Mark with a frowny face

Life is Uniquely Good (Sometimes We Need Reminding)

Hey all,

As most of you know, I’ve been sending out periodic emails to students and former students over the past couple of years*, starting from when the pandemic first hit, trying to take an open approach to you all since, honestly, I didn’t trust others to do the same. I felt like you deserved to be informed about the virus and UW’s response to it, but then that sort of morphed into thoughts I’ve been having about how to best support you all, to give words of encouragement, to give advice about how to be good, and to generally try to uplift.

After more than two years, I do find myself starting to run out of things to write about. Usually, at the start of a new quarter, though, I want to catch new-to-me students up with these emails so I suppose this email serves that purpose. So, yeah, new-to-me students, an archive of previous posts can be found on my website.

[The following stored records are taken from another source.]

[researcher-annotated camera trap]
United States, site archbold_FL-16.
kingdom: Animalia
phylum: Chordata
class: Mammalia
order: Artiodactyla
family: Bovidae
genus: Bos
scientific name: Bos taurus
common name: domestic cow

Things are great, things are good, things are sad, things are melancholy, things are listless, things are… things are absurd, things are everything everywhere all at once.

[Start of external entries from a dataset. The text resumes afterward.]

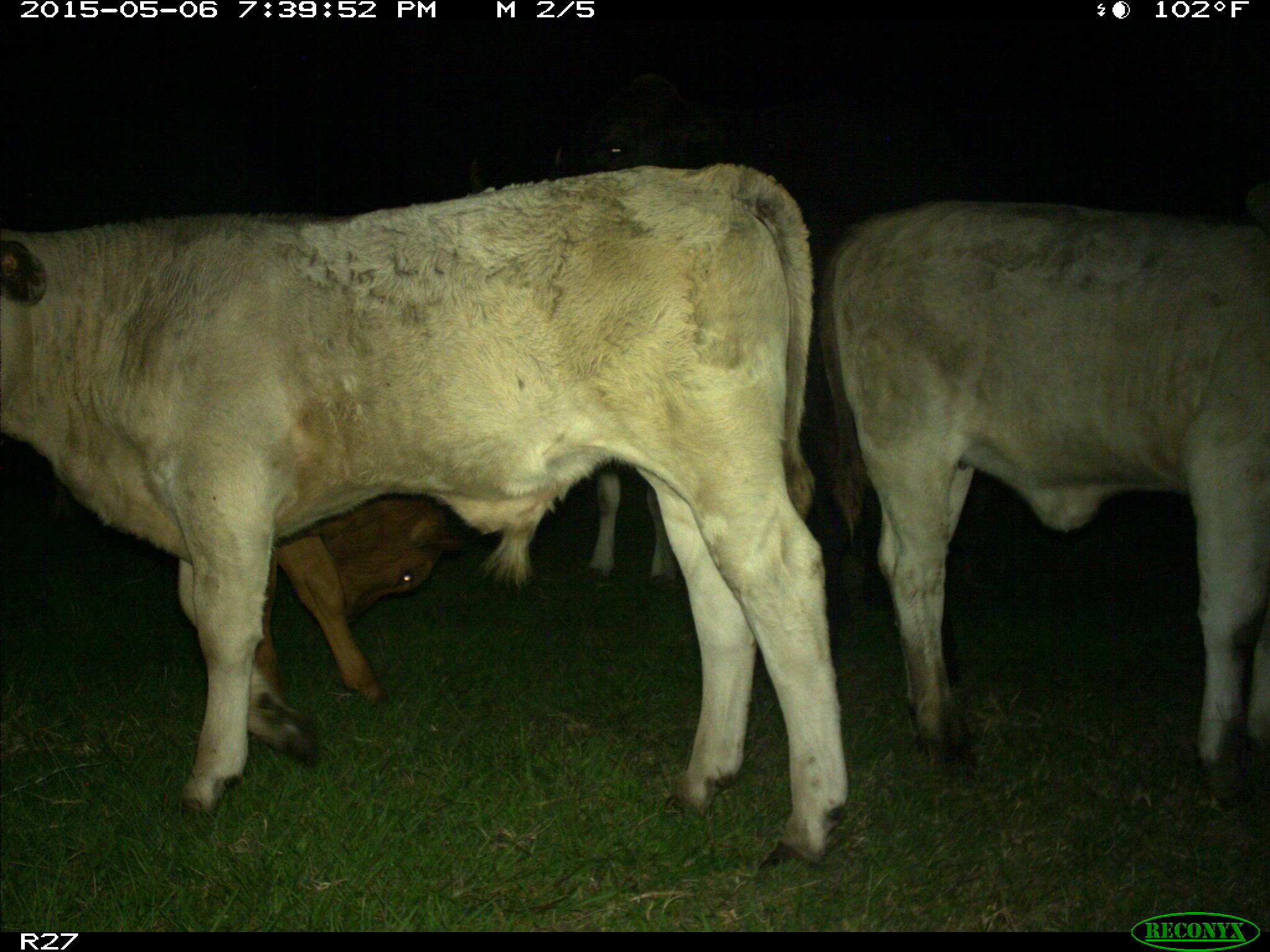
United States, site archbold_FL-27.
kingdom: Animalia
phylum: Chordata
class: Mammalia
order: Artiodactyla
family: Bovidae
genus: Bos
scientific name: Bos taurus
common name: domestic cow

But here’s another thing: I reread this amazing post from The Marginalian (formerly Brain Pickings) about life through the eyes of Burroughs among others. It’s an amazing post in that it connects the thoughts of a whole bunch of philosophers, scientists, artists, etc. into one train of thought: that life is uniquely good… all of it: the ups and downs… and the totality and that it’s within this best possible universe is what makes it uniquely good.

If there’s only one post you read this year in your search for what to make of life, make it this one: Cosmic Consolation for Human Hardship: The Great Naturalist John Burroughs on How to Live with Life

And revisit it every once in a while, since there’s a lot to unpack and tendrils to follow and contemplate.

Seriously, if I could, I would just assign this one reading for my courses. It’s more important than anything my syllabi cover.

love,

mark

*If you want to be taken off this email list, lmk. If you want to stay on but are losing your UW email soon due to graduation, lmk a diff one to use for you. And, I guess, if you know someone else who should be in on these emails even though they might not’ve been a student of mine, lmk.